The three categories of hypoglycemia are:
- Level 1: Hypoglycemia alert level when blood glucose level falls below 70 mg/dL
- Level 2: Serious/clinically important when blood glucose level falls below 54 mg/dL
- Level 3: Severe hypoglycemia defined as impaired cognitive function requiring external assistance.
It’s possible for someone to be aware that they are experiencing low blood glucose, which is known as normal awareness of hypoglycemia (NAH). Conversely, impaired awareness of hypoglycemia (IAH) is when someone does not know they are low. IAH puts someone at much higher risk for experiencing severe hypoglycemia since they don’t realize what’s happening and therefore cannot take proper action.
Data demonstrate the importance of hypoglycemia in management. “People with diabetes identify reducing hypoglycemic events as a meaningful improvement in their diabetes,” said Dr. Simon Helle. professor of clinical diabetes at the University of Sheffield Medical School.
According to the 2020 study, people with diabetes would be willing to pay $73 each month for a reduction from one serious low each week and 5-7 mild-to-moderate lows to 2-4 moderate lows each week. They said they would also be willing to pay $5 each month for a 0.5% improvement in their A1C. This difference shows the prioritization of low events.
Because of the amount of information needed to further understand and address hypoglycemia, projects like HypoResolve and HypoMETRICS explore the impact of hypoglycemia in people with diabetes.
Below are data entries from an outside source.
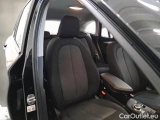  Bmw  X1 BMW  / 2019 / 5P / SUV XDRIVE 25E BUSINESS ADVANTAGE AUTOMATICO #13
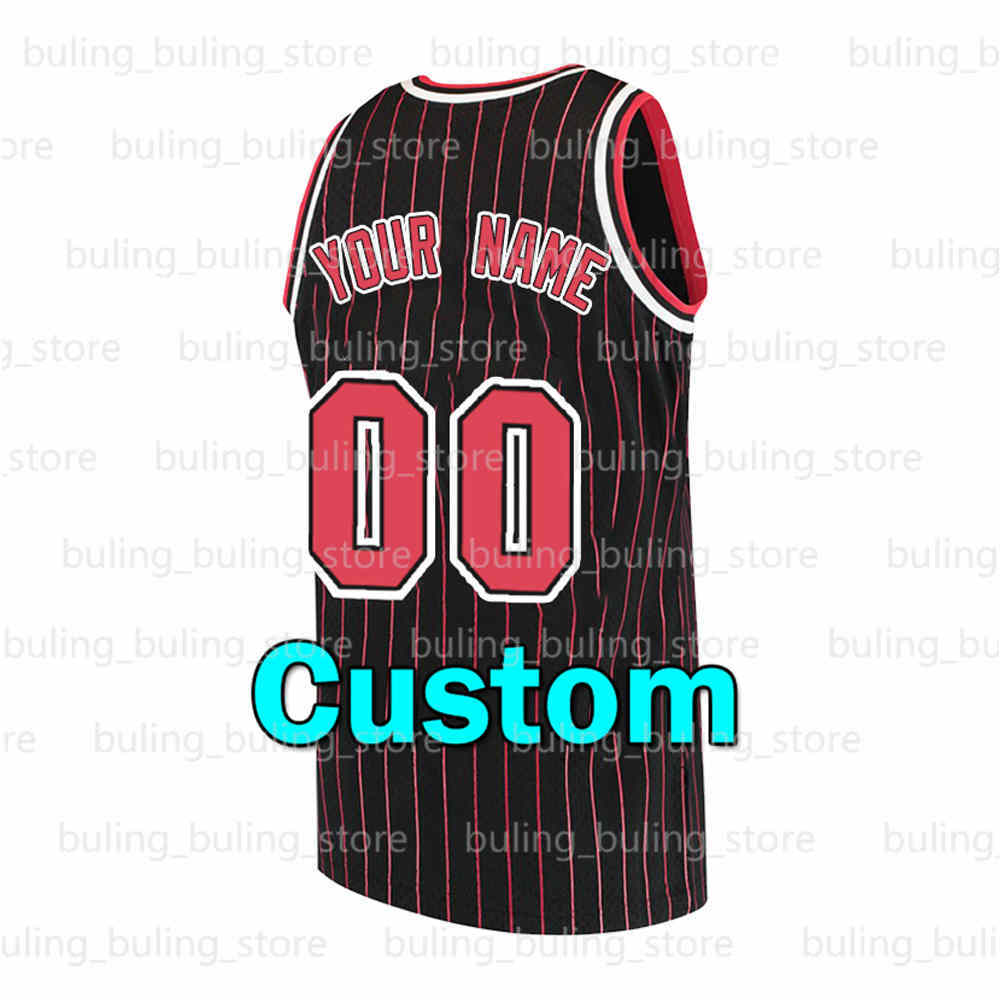 2021 Custom DIY Basketball Jersey Thaddeus 21 Young Derrick 1 Rose Coby 0 White Zach 8 LaVine Lauri 24 Markkanen Toni 7 Kukoc Black Steve 25 Kerr Denzel 45 Valentine
2021 Custom DIY Basketball Jersey Thaddeus 21 Young Derrick 1 Rose Coby 0 White Zach 8 LaVine Lauri 24 Markkanen Toni 7 Kukoc Black Steve 25 Kerr Denzel 45 Valentine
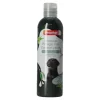 Shampoo zwarte vacht hond 250ml Beaphar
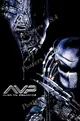 AVP: Alien vs. Predator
Dr. Pratik Choudhary, senior lecturer and consultant in diabetes at King’s College of London, said, “Hypoglycemia means different things to different people,” meaning that low episodes impact everyone in a different way.
Additionally, he said, the HypoMETRICS study has so far demonstrated the difference between “patient reported hypoglycemia” and “CGM detected hypoglycemia.”
According to study data, about 62% of sensor-detected hypoglycemia events were also reported by people with type 1 diabetes and 38% were not reported. This difference in detection means that “CGM alone cannot differentiate between people with normal awareness of hypoglycemia or impaired awareness of hypoglycemia,” said Choudhary.
Both sensor-detected hypoglycemia and patient-reported hypoglycemia need to be identified in one’s management and care in order to properly treat future hypoglycemic events. These findings may “influence how we educate people with diabetes about the effects of hypoglycemia,” said Chouhdary.